With the lines of communication between work and home becoming more blurred and now practically interchangeable on platforms such as LinkedIn, WhatsApp etc, employees can now connect to any member of the organisation. With this, the ability to cross-pollinate knowledge and ideas has grown exponentially, by enabling employees to connect with work colleagues both past and present, family and friends. Now even customers can belong to the same group, sharing thoughts and ideas.
All this indicates another big shift in how employees interact within their workplace – by being mobile.
Younger generations, especially millennials, have a need to be able to perform their work anywhere, anytime, and from any device, all of course within the relevant organisation security parameters.
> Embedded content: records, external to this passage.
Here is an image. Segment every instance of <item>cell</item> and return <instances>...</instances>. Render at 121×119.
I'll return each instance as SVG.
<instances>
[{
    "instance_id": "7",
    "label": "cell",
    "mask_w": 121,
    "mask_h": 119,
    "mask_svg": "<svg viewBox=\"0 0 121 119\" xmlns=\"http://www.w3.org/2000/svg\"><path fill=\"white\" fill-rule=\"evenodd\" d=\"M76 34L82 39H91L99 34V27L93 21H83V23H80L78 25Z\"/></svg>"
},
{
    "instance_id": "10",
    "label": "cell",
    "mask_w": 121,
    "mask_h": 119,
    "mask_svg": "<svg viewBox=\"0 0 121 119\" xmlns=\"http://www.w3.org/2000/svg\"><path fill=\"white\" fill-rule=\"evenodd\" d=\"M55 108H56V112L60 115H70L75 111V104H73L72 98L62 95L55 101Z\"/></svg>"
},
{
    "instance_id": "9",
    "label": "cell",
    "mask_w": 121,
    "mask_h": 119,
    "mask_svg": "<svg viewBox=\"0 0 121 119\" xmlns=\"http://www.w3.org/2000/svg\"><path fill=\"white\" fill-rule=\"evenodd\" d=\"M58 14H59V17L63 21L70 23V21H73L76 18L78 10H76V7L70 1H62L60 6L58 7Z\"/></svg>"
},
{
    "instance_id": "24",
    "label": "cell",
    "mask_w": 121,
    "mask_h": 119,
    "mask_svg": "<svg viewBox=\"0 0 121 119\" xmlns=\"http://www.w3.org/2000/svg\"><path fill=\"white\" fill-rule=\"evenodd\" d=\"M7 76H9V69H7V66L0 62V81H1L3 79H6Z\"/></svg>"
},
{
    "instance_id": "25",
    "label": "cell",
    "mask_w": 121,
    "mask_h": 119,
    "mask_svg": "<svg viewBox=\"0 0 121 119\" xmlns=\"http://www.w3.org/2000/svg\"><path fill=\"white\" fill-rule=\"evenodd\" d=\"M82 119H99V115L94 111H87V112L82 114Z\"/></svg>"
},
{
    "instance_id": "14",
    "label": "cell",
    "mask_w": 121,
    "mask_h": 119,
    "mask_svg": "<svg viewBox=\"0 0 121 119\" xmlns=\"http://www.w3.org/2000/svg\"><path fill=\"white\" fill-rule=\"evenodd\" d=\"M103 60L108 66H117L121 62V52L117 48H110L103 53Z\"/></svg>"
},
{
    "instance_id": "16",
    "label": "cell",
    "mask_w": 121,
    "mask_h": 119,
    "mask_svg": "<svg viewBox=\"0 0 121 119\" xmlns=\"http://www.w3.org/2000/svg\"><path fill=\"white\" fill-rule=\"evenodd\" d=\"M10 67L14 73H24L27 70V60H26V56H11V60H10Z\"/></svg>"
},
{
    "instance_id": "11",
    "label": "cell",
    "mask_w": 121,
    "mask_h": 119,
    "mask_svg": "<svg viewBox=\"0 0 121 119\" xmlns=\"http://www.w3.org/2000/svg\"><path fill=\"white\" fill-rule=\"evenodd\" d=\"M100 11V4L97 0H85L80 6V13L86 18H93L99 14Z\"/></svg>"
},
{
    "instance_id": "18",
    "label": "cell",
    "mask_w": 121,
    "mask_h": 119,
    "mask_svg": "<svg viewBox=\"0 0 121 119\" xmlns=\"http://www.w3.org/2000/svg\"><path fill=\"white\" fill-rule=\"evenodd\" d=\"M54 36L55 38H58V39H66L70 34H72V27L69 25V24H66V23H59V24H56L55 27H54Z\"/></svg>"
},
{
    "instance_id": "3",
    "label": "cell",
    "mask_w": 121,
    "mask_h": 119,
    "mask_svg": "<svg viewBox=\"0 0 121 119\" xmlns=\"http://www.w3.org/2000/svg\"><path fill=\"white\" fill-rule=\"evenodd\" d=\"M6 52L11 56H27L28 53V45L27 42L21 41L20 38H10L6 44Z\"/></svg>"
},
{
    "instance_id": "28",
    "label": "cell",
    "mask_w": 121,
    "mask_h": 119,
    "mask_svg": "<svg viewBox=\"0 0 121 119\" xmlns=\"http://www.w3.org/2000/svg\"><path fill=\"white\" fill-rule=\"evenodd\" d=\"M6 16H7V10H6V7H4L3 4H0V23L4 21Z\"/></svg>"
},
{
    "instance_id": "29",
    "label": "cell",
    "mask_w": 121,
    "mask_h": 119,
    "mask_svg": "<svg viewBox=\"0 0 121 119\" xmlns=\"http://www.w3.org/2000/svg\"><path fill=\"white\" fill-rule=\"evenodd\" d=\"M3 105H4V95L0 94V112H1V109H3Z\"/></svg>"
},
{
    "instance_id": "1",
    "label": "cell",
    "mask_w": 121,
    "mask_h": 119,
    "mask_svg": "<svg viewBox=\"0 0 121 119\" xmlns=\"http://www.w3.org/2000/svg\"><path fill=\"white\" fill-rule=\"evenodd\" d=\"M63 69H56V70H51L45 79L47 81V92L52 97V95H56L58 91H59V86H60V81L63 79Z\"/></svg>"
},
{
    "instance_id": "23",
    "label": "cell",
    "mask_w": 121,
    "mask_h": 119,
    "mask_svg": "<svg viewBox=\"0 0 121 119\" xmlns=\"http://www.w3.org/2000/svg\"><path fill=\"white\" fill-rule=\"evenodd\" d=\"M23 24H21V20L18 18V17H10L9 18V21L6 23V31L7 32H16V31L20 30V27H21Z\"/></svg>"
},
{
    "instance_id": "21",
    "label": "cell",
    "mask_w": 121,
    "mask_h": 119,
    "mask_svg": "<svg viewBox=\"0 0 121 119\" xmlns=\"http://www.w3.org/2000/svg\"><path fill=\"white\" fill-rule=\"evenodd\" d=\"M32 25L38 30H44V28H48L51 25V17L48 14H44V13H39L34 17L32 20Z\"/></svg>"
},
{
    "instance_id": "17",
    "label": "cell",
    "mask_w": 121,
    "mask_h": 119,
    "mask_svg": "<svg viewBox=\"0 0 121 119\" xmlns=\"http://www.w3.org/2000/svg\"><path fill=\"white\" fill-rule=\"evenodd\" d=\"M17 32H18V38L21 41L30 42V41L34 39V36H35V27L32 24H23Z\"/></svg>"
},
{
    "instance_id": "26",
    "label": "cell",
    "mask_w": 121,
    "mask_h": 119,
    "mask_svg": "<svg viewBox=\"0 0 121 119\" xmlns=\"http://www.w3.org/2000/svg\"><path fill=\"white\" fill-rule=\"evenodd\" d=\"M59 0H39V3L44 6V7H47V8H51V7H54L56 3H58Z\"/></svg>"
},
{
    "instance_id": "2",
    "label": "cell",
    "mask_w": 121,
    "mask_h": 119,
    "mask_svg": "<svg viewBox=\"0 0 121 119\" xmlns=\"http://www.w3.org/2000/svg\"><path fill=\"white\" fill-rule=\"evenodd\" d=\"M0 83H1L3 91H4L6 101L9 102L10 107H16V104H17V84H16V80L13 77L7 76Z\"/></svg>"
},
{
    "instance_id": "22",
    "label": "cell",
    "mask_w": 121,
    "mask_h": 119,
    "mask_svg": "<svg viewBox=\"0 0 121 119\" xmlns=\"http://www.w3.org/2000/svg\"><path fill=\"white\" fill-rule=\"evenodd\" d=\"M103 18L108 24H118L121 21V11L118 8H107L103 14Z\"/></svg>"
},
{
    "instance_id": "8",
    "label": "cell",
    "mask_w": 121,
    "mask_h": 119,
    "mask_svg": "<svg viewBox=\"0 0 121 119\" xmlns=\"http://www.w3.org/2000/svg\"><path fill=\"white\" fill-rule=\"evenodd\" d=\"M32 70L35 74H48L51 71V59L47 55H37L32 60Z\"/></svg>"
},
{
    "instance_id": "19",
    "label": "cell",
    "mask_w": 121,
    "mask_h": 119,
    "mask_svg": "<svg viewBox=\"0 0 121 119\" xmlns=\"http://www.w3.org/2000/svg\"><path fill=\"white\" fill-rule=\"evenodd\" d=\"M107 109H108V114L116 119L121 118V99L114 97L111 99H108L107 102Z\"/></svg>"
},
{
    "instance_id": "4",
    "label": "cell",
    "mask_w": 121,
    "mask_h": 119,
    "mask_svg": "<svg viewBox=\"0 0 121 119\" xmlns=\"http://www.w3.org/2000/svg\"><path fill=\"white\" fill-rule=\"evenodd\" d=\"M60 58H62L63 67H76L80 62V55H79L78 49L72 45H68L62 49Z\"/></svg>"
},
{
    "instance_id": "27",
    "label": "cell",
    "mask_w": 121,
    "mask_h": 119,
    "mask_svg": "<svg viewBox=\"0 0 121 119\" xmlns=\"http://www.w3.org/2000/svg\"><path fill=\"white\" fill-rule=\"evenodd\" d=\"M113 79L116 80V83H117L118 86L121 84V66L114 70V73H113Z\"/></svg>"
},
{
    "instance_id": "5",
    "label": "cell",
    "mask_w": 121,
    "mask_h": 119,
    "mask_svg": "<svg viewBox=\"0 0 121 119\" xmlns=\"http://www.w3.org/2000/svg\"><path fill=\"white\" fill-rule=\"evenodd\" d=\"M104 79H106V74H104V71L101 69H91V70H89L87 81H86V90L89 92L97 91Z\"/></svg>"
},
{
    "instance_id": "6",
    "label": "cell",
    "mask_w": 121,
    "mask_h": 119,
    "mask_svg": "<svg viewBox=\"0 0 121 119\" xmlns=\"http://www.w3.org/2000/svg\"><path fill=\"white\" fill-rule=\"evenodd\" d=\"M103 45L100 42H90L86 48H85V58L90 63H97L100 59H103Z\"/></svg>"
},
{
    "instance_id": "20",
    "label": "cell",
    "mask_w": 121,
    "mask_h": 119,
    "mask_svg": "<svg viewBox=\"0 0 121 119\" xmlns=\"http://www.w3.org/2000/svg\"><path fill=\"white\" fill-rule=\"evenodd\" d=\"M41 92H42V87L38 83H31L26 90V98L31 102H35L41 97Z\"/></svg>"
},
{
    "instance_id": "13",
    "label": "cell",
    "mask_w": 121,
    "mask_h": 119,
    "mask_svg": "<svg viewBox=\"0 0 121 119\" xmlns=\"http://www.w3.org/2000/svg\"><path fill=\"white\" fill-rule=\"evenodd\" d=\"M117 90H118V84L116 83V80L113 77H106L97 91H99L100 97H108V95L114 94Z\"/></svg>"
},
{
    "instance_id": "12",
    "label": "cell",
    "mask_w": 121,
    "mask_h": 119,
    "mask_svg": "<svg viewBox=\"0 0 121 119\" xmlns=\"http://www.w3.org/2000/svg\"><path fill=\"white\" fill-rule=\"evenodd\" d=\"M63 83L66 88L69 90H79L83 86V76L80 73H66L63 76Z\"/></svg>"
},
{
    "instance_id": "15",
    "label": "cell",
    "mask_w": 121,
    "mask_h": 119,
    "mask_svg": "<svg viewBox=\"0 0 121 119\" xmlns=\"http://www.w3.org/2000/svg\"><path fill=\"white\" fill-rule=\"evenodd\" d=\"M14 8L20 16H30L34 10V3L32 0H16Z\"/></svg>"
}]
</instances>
Employee mobility also enables organisations to expand across the globe. With the impact of geographical distance negated, it allows for having a global workforce without having a physical footprint in any particular country. In many industries, entire projects can now be completed offsite and delivered electronically. Through the latest Chatbot technology, HR can now provide a 24/7 service for handling and answering the bulk of mundane employee queries.
Ultimately, the future of work is all about people - your employees, the way they work, where they work and how they can work - factors which are influenced through emerging technologies are forcing these changes. Organisations with an appetite to embrace change will reap the biggest rewards, while those that refuse will become irrelevant and slowly disappear.